Like Korolev’s identity, much of the Soviet Union’s astronautical achievements during that period were shrouded in secrecy. But that did little to detract from the propaganda machine. The exhibition space is dotted with countless triumphant posters depicting a utopian vision of tomorrow. They are a striking addition to the more tangible relics from the Soviet space program. The claustrophobic Vostok-6 capsule, its hull battered and burned by reentry into Earth’s atmosphere, is a horrifying sight. Likewise, in the Secret Moon section, the LK-3 Lunar Lander, a closely guarded secret until President Gorbachev’s leadership, is almost ominous in its immensity.
But for all the grandeur of the larger pieces, it’s perhaps the smaller ones that best sell the idea behind them Cosmonauts: Birth of the Space Age. There’s Yuri Gagarin’s military uniform, a letter from Maria Trofimova begging the government to send her into space, a Japanese doll that helped confirm ground control whenever a spacecraft was in orbit.

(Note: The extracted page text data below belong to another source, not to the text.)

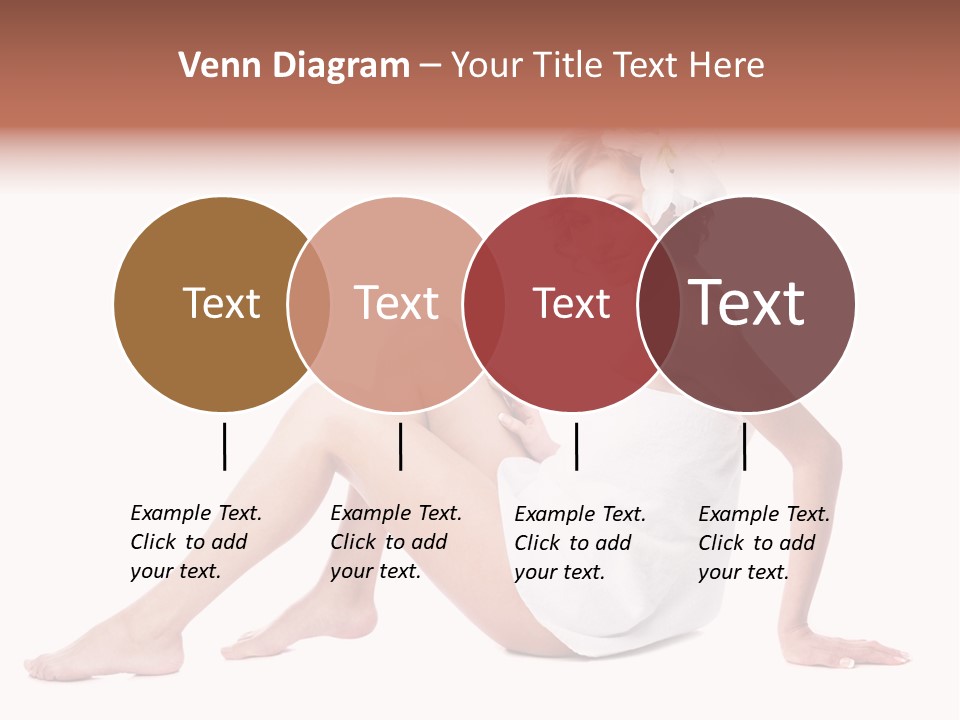 Venn Diagram – Your Title Text Here

Text

Text

Text

Text

Example Text. Click to add your text.

Example Text. Click to add your text.

Example Text. Click to add your text.

Example Text. Click to add your text.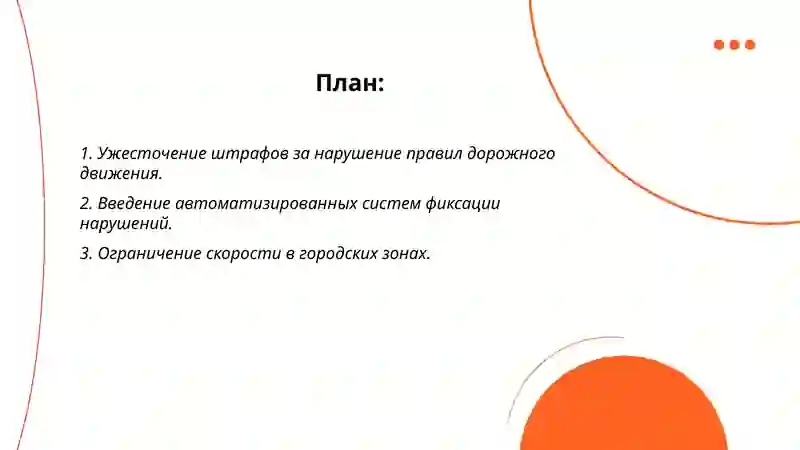 План:

1. Ужесточение штрафов за нарушение правил дорожного движения.

2. Введение автоматизированных систем фиксации нарушений.

3. Ограничение скорости в городских зонах.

A wall of specially designed suits and equipment, including clothing used to counteract the negative health effects of weightlessness, also helps show the complexities of life in space. The penultimate segment is a wealth of detail; nascent technologies hinting at how humanity could one day live in heaven.

Cassandra Chew
That is perhaps why the last room of the exhibition is such a shocking contrast. Drenched in a harsh, eerie blue, it houses only a single scientific mannequin and a quote on the wall: “Earth is the cradle of mankind, but one cannot live in a cradle forever.” In a way, the abruptness of the transition epitomizes both the previous part – a dream of Mars that the Soviet Union shared with the rest of the world – and what happened next.
As Neil deGrasse Tyson said in 2011, we stop dreaming. No longer haunted by the specter of war, governments slowed their pursuit of the stars and our forward-looking vision of tomorrow lagged behind today’s problems. The space race was pointless. America has won. The Russian shuttle program, Buran, was mothballed after a single launch. War, civil unrest, terrorists, an unstable global economy – these sober issues became more important. Where the earth, before looking up, had to turn its gaze to the ground.
But there is more hope now than ever before. As ESA’s Rosetta sends close-up images of its comet to Earth and NASA’s Curiosity rover continues its photographic journey over Mars, private companies such as SpaceX and Virgin Galactic fight technology mishaps to send the common man into orbit. Humanity is stuttering forward again, maybe in bits and pieces, it feels like we’ve gained momentum again. And the Cosmonauts exhibition is a reminder of what it was like before we lost it.